Dear Drunk Girls Outside My Bedroom Window,

Christmas is over, and New Year has not yet begun. I know that both of these times are cause for alcohol-fuelled celebrations, but we’re currently nestled snugly between those two dates. So there’s really no excuse for keeping me up until 3am with your loud and unintelligible cat-fights.

The dead days are for quiet reflection: looking back at the year just passed, making plans for the year still to come. It is a time for family and friends and other loved ones, and for showing how much you care. It is not a time for you to cluster below my window and screech at one another about some bloke. Or possibly some woman; it’s really impossible to tell.

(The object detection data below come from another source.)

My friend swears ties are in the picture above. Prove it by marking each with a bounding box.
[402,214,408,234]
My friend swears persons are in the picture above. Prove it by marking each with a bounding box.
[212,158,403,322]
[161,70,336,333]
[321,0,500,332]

Who can I blame? I could blame The Corona, the pub on the corner outside which you congregate, for not moving you along. I could blame the taxi drivers for not arriving quickly enough to whisk you home so you can eat your kebab, drunk-dial your ex, and fall asleep with your shoes still on. I could blame the local police for thinking that drunk girls shouting is “just a bit of harmless fun”, and driving straight past you. I could blame alcohol licensing laws, pubs selling cheap booze, or a society that thinks it’s OK for girls to puke alcopops in the gutter.

But I won’t. Instead I will insert my earplugs, put my pillow over my head, or go and sleep in the spare room. I will write sarcastic letters that you will never see. I will complain about it for a while, and then it’ll be January and I’ll forget you even existed. Until next year.